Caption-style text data

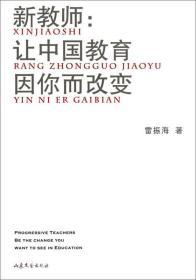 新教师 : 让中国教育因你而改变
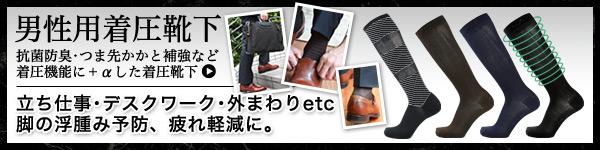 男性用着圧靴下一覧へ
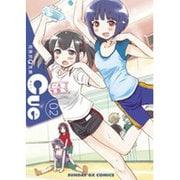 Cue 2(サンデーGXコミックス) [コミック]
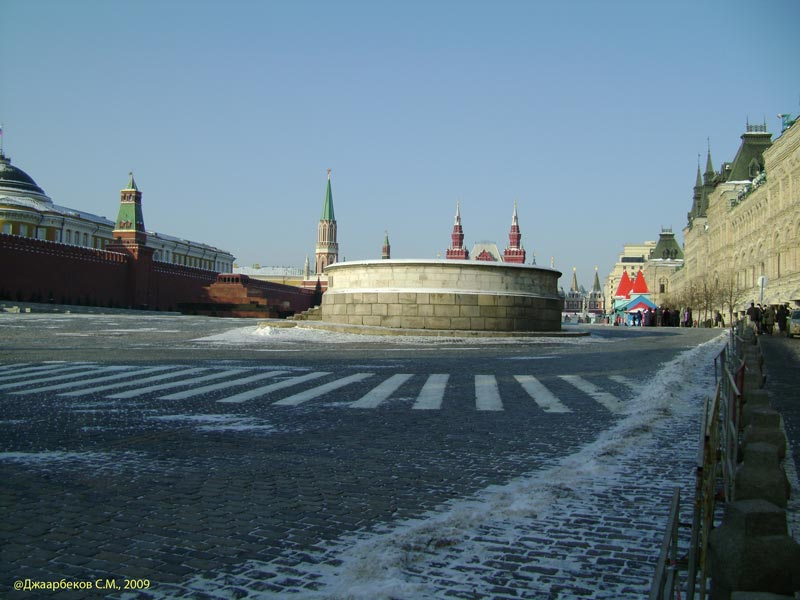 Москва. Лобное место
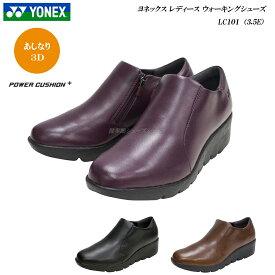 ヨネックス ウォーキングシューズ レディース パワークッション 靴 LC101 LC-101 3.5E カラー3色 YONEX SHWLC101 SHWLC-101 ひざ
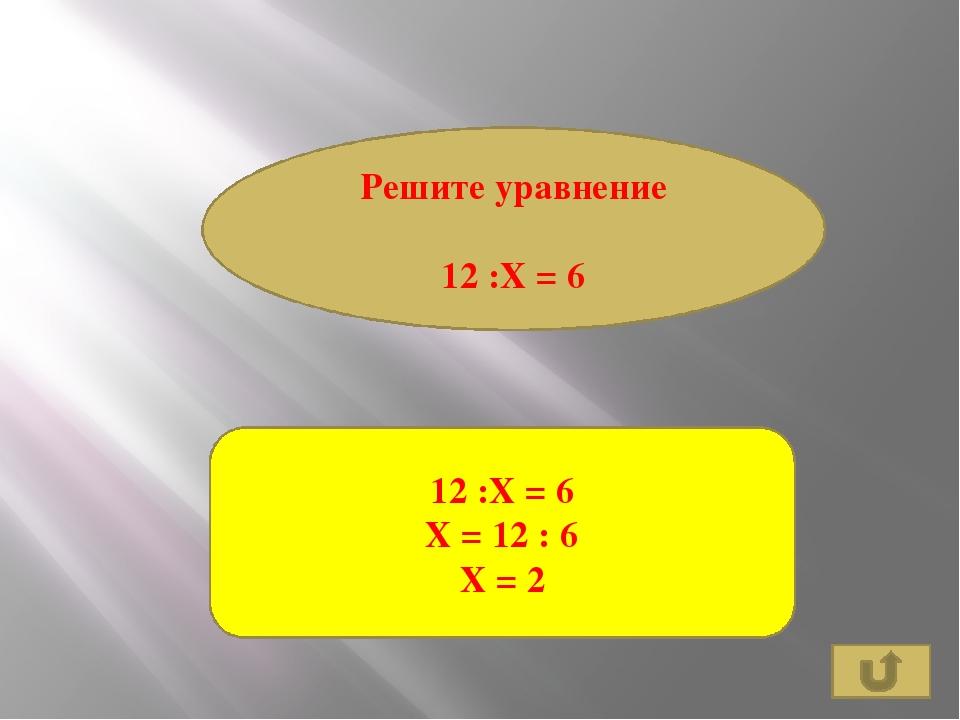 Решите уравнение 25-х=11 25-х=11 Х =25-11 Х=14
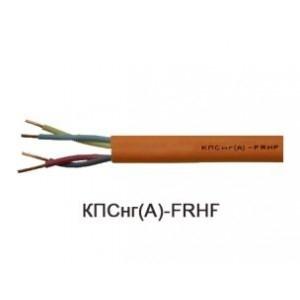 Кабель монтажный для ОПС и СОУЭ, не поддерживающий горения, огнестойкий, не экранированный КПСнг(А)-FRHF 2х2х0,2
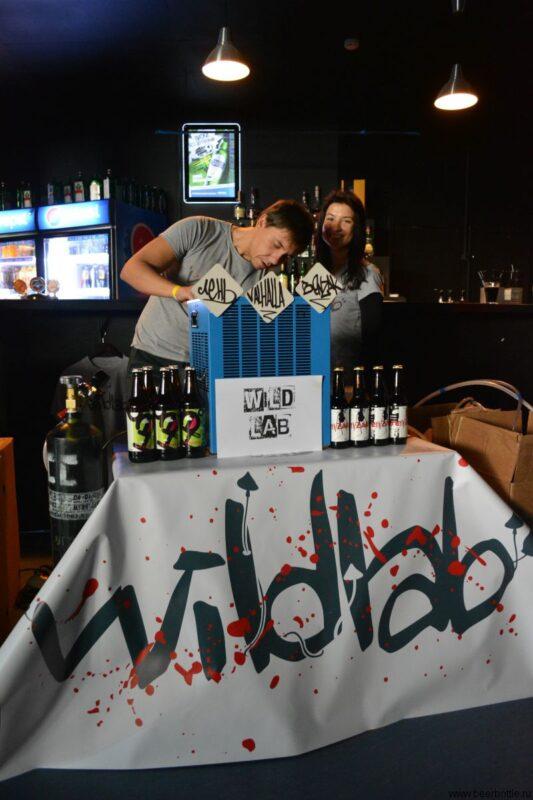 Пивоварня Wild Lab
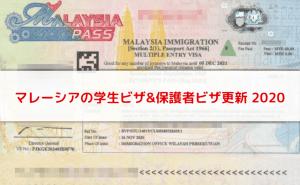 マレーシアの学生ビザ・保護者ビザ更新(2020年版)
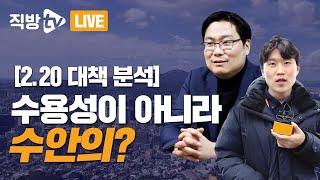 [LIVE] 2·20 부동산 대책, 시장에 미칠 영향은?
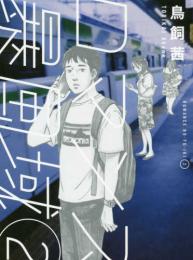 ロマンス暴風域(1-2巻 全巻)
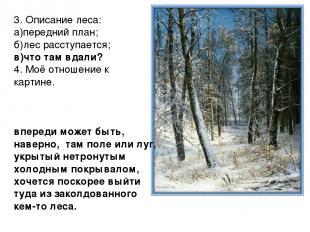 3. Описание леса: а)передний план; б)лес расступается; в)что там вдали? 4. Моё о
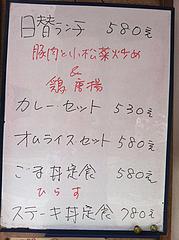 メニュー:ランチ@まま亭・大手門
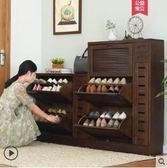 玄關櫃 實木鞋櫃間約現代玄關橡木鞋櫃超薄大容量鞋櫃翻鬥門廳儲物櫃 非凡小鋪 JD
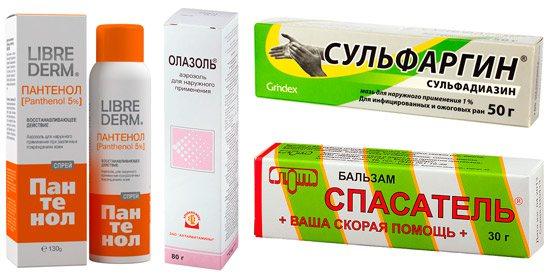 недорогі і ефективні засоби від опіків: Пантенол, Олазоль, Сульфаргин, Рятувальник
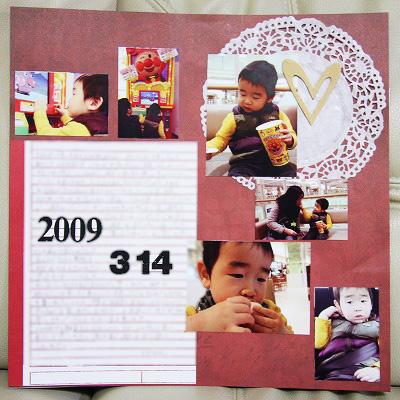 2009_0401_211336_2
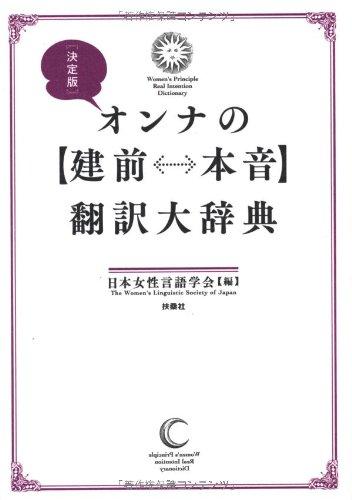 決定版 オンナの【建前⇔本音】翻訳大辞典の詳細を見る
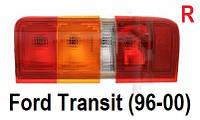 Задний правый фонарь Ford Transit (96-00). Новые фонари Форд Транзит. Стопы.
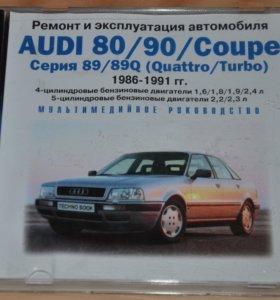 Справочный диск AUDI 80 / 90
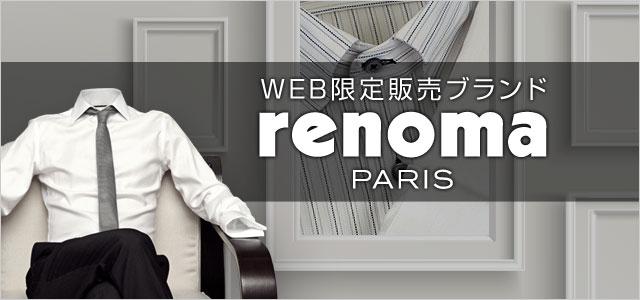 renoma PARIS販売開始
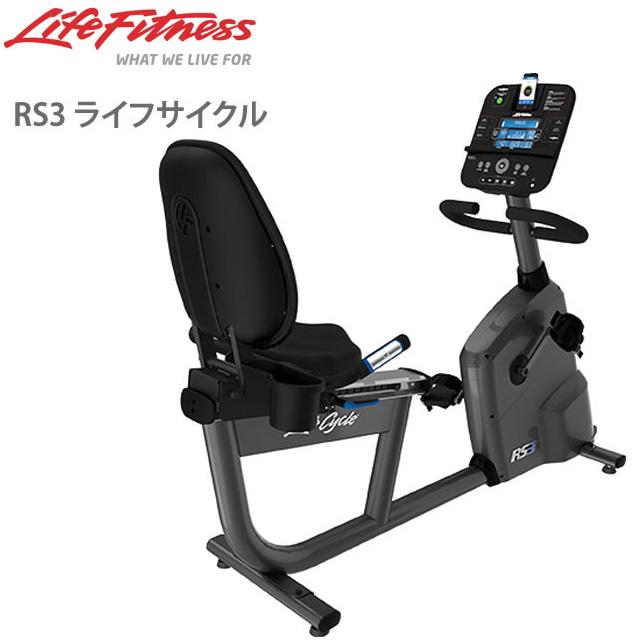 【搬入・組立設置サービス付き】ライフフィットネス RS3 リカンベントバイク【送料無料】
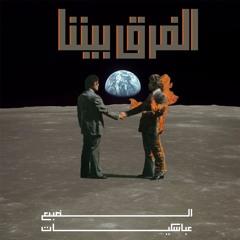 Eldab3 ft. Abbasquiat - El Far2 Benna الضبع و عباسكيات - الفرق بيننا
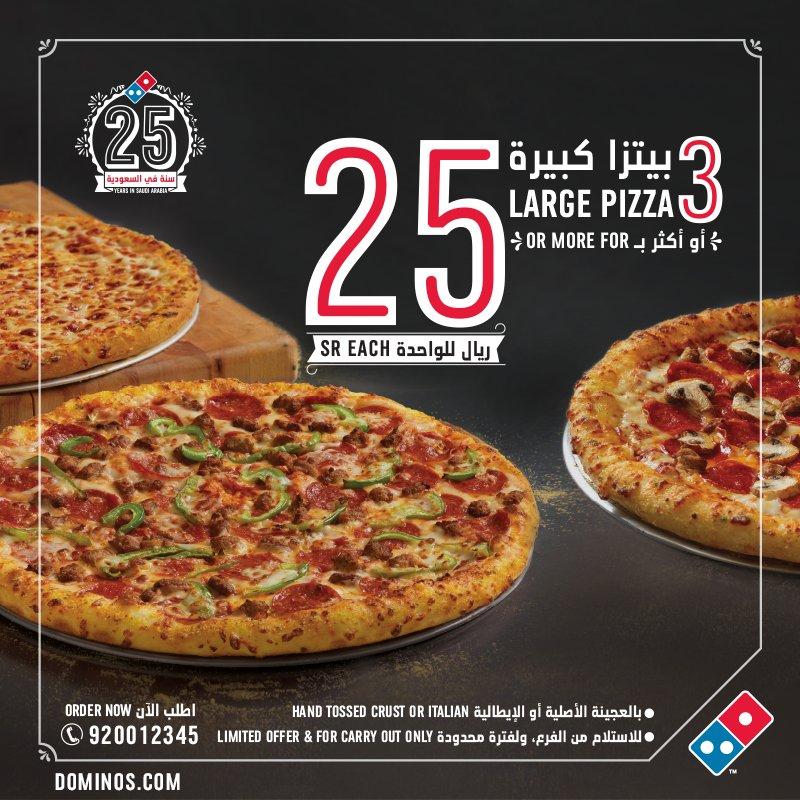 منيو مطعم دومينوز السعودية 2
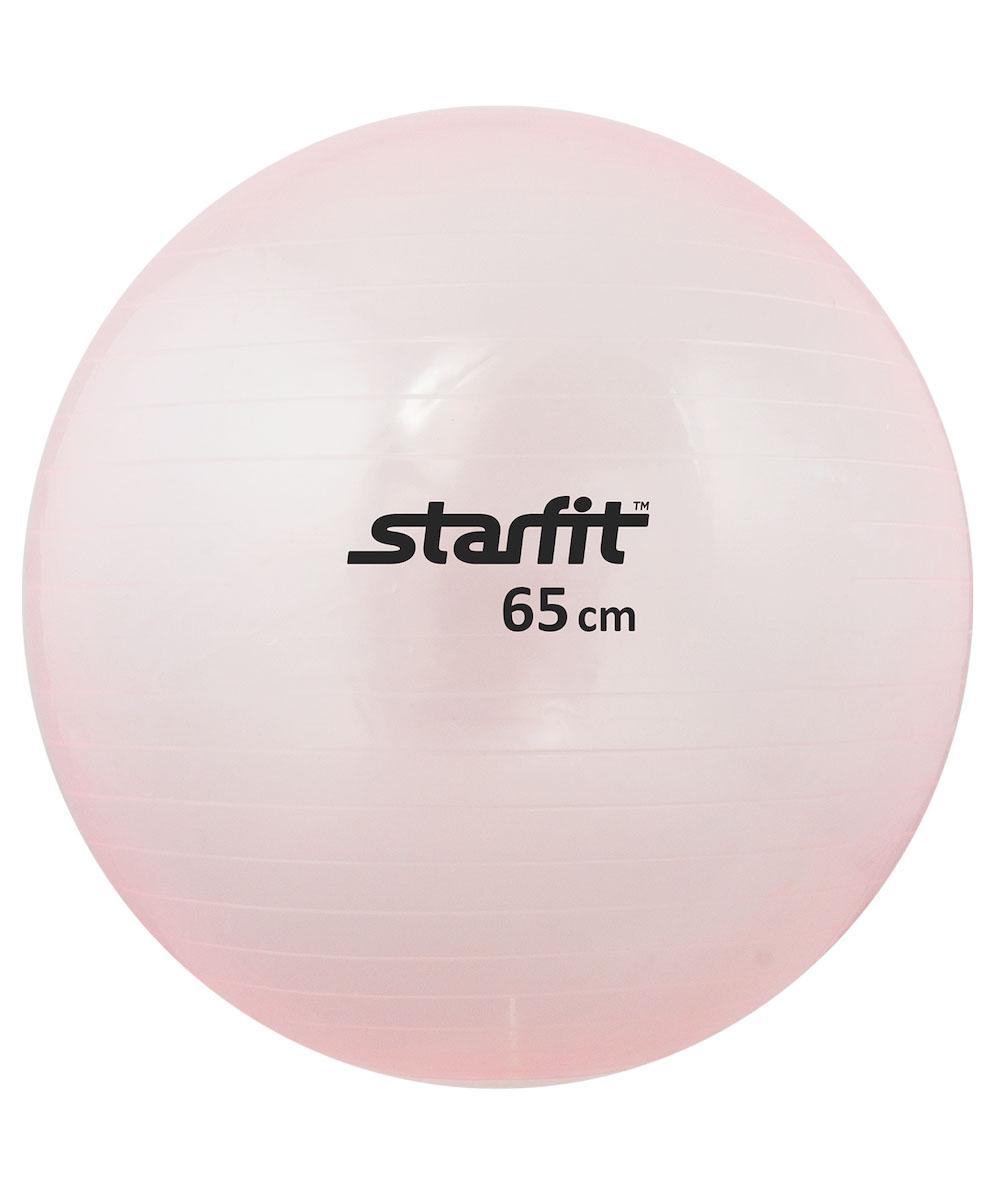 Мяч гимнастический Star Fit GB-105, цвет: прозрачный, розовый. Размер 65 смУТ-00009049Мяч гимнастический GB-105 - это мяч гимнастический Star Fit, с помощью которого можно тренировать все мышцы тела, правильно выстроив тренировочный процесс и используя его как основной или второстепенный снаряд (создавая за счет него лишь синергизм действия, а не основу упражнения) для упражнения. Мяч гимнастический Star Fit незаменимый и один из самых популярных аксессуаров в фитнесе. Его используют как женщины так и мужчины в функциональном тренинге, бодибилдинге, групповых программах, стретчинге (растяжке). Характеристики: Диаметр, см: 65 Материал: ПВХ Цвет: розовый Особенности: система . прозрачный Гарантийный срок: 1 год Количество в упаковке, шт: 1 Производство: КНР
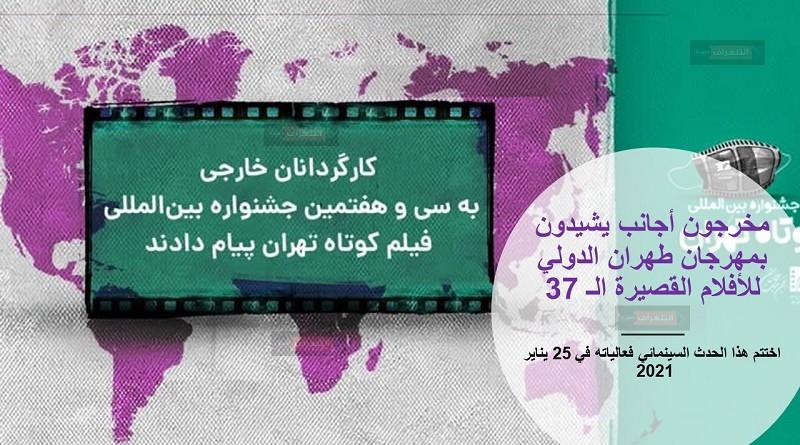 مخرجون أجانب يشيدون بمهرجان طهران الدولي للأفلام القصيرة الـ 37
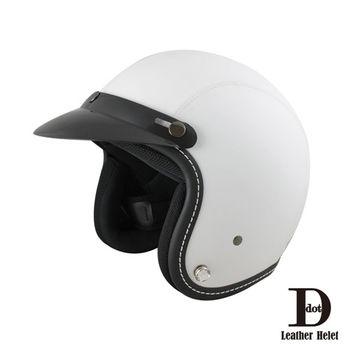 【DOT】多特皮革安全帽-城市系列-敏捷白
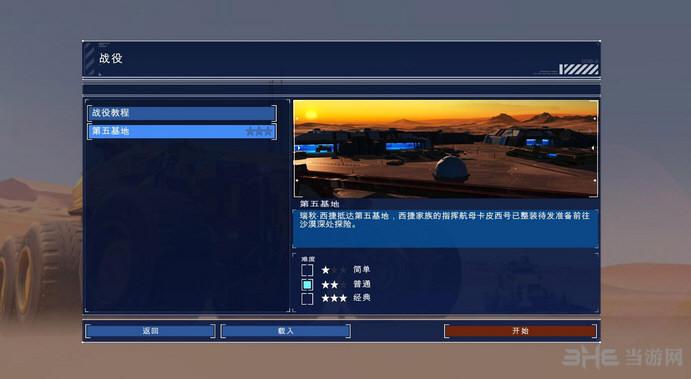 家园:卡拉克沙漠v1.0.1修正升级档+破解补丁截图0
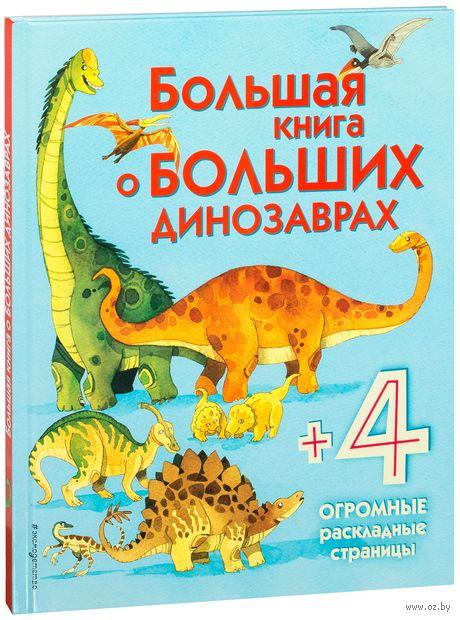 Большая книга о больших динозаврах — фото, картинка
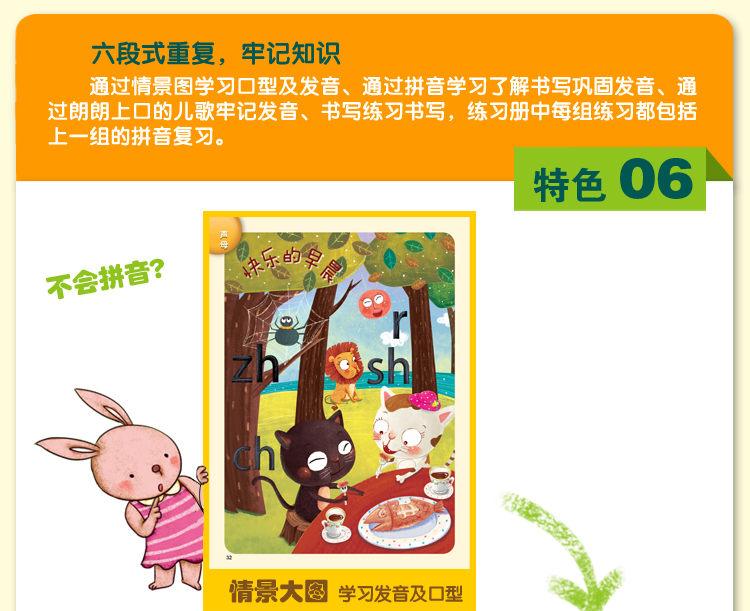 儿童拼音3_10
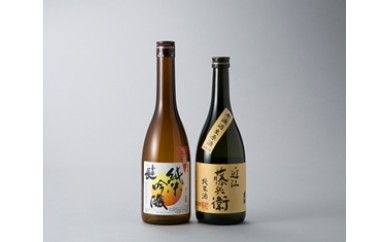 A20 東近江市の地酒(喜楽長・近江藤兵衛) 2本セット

■ WORK INSTRUCTION ■
Verbatim output of every entry above is required, though pictures are to be left out.

■ EXERCISE OUTPUT ■
 新教师 : 让中国教育因你而改变
 男性用着圧靴下一覧へ
 Cue 2(サンデーGXコミックス) [コミック]
 Москва. Лобное место
 ヨネックス ウォーキングシューズ レディース パワークッション 靴 LC101 LC-101 3.5E カラー3色 YONEX SHWLC101 SHWLC-101 ひざ
 Решите уравнение 25-х=11 25-х=11 Х =25-11 Х=14
 Кабель монтажный для ОПС и СОУЭ, не поддерживающий горения, огнестойкий, не экранированный КПСнг(А)-FRHF 2х2х0,2
 Пивоварня Wild Lab
 マレーシアの学生ビザ・保護者ビザ更新(2020年版)
 [LIVE] 2·20 부동산 대책, 시장에 미칠 영향은?
 ロマンス暴風域(1-2巻 全巻)
 3. Описание леса: а)передний план; б)лес расступается; в)что там вдали? 4. Моё о
 メニュー:ランチ@まま亭・大手門
 玄關櫃 實木鞋櫃間約現代玄關橡木鞋櫃超薄大容量鞋櫃翻鬥門廳儲物櫃 非凡小鋪 JD
 недорогі і ефективні засоби від опіків: Пантенол, Олазоль, Сульфаргин, Рятувальник
 2009_0401_211336_2
 決定版 オンナの【建前⇔本音】翻訳大辞典の詳細を見る
 Задний правый фонарь Ford Transit (96-00). Новые фонари Форд Транзит. Стопы.
 Справочный диск AUDI 80 / 90
 renoma PARIS販売開始
 【搬入・組立設置サービス付き】ライフフィットネス RS3 リカンベントバイク【送料無料】
 Eldab3 ft. Abbasquiat - El Far2 Benna الضبع و عباسكيات - الفرق بيننا
 منيو مطعم دومينوز السعودية 2
 Мяч гимнастический Star Fit GB-105, цвет: прозрачный, розовый. Размер 65 смУТ-00009049Мяч гимнастический GB-105 - это мяч гимнастический Star Fit, с помощью которого можно тренировать все мышцы тела, правильно выстроив тренировочный процесс и используя его как основной или второстепенный снаряд (создавая за счет него лишь синергизм действия, а не основу упражнения) для упражнения. Мяч гимнастический Star Fit незаменимый и один из самых популярных аксессуаров в фитнесе. Его используют как женщины так и мужчины в функциональном тренинге, бодибилдинге, групповых программах, стретчинге (растяжке). Характеристики: Диаметр, см: 65 Материал: ПВХ Цвет: розовый Особенности: система . прозрачный Гарантийный срок: 1 год Количество в упаковке, шт: 1 Производство: КНР
 مخرجون أجانب يشيدون بمهرجان طهران الدولي للأفلام القصيرة الـ 37
 【DOT】多特皮革安全帽-城市系列-敏捷白
 家园:卡拉克沙漠v1.0.1修正升级档+破解补丁截图0
 Большая книга о больших динозаврах — фото, картинка
 儿童拼音3_10
 A20 東近江市の地酒(喜楽長・近江藤兵衛) 2本セット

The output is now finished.